* [EXERCISE REQUIREMENTS]
A: Copy the passage of the data engineering essay that begins at the words "Most workers were" and stops after "magic to Taylor.", changing "instinct" to "gut feeling" each time it appears.
B: According to the data engineering essay, where did Frederick Winslow Taylor start timing shovel loads?

Still Swinging Shovels#
What Frederick Taylor can teach us about the future of data engineering
The Speed of Thought, The Weight of History#
We have engines that move data at the speed of thought.
DuckDB, Arrow, Polars, Ray, dbt - technical miracles hiding in plain sight.
And yet, we’re still duct-taping pipelines, debugging tribal wisdom, hoping the batch run finishes before the weekend.
We’re still in the 1800s of data work.
When Frederick Winslow Taylor started timing shovel loads at Bethlehem Steel in the late 1800s, he wasn’t trying to start a movement. He just wanted to know why ten men with the same tools produced wildly different results.
The answer wasn’t the shovel. It was the process.
Most workers were operating on instinct - a rough approximation of what worked, passed down from whoever trained them last. Taylor called it “rule of thumb.” Then he replaced it with science. Measure, test, standardize, repeat. And suddenly, the same shovel moved twice as much steel.
Fast forward a hundred and twenty years.
We have tools that would’ve looked like magic to Taylor.
But watch closely, and the habits haven’t changed.
We’re still moving data by instinct.
Still relying on folklore.
Still assembling brittle flows from mismatched parts.
We’re in the 1800s again.
The Machines Have Arrived#
DuckDB runs warehouse-grade queries straight from your laptop.
Arrow moves data across systems without flinching - zero copy, no translation.
Polars chews through millions of rows with single-core grace.
Ray scales Python like it’s local, even when it’s not.
dbt brings version control and lineage to the heart of SQL.
These aren’t just tools. They’re turbines.
And yet, we still run them like it’s a backyard forge.
Data Work by Rule of Thumb#
We tune queries to the millisecond.
Ask how long a pipeline should take, and you’ll get a shrug.
There’s no baseline for data work. No common unit to measure:
- Shipping a pipeline
- Training a model
- Validating a table
- Debugging a failure
- Onboarding an engineer
Every team reinvents the wheel.
Every architecture diagram is a one-off.
Every definition of “done” is personal.
We obsess over tools, not workflows.
We optimize queries, not process.
We’ve industrialized the machines -
but not the motion.
It’s like handing CNC machines to blacksmiths.
You’ll get sparks. But not precision. Not scale. Not yet.
Writing as a Factory Floor#
Writing is my factory floor.
Every article begins with a question that won’t leave me alone - why does this feel brittle, and that feel right?
Some days, I build. Some days, I observe.
But always, I’m studying the flow.
It’s where I inspect the system.
It’s where I debug the factory.
Taylor Had Stopwatches. We Have Git#
Taylor had stopwatches.
We have version control.
Commits trace our thoughts.
Issues reveal where logic breaks down.
Lineage shows where ideas spread or stall.
The evidence is there. But only if we’re curious enough to read it.
From Workshop to Factory#
The next leap in data engineering won’t come from faster engines or smarter compilers. It will come from better process:
- Shared metrics for pipeline complexity
- Baselines for change impact across systems
- Libraries that capture not just what to do, but how to think
- Mental models for common operations
- Metrics that go beyond execution time
But this isn’t just about standardization. The industrial revolution didn’t stop at parts; it changed how we think about work.
Data engineering needs the same:
- Educational models that marry theory and practice
- Certifications that actually mean something
- Standards for quality, not just compliance
- Better ways to share what we’ve learned
- Tools that enforce wisdom without killing creativity
The same way Taylor turned bricklaying into a science, we need to make data work observable, measurable, and teachable.
Until then, we’re still guessing.

Entries on spatial positioning:
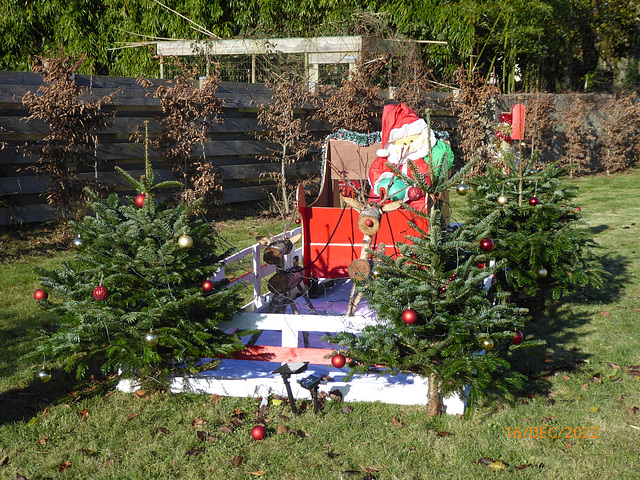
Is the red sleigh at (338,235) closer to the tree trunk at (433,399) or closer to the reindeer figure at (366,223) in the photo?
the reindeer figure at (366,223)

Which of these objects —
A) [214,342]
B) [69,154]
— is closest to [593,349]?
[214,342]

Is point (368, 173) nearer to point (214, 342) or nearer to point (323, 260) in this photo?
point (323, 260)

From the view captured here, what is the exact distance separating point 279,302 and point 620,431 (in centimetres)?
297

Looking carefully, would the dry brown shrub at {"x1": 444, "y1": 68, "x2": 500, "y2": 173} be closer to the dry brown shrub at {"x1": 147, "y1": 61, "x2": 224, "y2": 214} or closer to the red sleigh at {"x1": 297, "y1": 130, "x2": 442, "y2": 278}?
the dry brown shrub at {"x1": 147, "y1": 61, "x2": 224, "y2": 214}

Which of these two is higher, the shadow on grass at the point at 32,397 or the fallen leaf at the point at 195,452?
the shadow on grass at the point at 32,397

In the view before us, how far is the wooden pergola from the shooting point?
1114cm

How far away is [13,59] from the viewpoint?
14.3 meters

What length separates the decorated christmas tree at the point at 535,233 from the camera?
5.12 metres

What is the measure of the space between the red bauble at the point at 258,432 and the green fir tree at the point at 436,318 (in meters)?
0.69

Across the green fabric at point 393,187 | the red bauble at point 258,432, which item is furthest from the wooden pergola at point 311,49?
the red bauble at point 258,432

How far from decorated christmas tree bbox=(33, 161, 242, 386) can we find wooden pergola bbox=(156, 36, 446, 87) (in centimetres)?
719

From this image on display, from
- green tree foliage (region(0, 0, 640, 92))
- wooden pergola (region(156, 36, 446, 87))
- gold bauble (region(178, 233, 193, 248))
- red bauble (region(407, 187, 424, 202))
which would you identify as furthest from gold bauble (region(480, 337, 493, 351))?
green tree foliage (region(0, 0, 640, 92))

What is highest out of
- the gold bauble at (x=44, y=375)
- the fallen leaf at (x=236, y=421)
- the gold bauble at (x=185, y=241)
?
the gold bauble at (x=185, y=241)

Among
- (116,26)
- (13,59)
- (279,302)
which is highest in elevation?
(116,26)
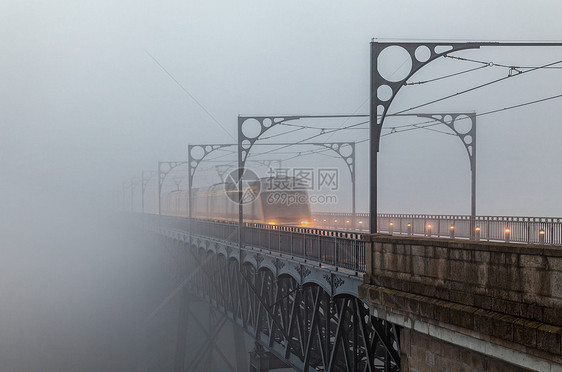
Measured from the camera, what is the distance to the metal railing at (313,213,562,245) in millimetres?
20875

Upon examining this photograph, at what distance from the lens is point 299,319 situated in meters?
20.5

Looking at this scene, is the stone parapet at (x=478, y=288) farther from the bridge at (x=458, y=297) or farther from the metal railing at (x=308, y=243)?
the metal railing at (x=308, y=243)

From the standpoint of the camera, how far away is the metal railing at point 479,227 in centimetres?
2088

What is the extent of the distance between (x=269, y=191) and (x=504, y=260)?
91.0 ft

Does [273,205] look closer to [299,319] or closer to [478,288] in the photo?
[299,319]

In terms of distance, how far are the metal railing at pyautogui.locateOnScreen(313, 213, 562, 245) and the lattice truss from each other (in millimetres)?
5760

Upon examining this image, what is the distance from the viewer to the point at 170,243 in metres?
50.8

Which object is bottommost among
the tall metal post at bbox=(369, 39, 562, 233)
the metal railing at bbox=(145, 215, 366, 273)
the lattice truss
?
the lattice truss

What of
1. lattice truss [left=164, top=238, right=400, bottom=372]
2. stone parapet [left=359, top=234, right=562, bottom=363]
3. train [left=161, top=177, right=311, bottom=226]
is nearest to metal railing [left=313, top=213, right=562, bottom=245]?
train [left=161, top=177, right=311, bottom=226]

* [PER-TASK ANSWERS]
A:
Most workers were operating on gut feeling - a rough approximation of what worked, passed down from whoever trained them last. Taylor called it “rule of thumb.” Then he replaced it with science. Measure, test, standardize, repeat. And suddenly, the same shovel moved twice as much steel.
Fast forward a hundred and twenty years.
We have tools that would’ve looked like magic to Taylor.

B: At Bethlehem Steel.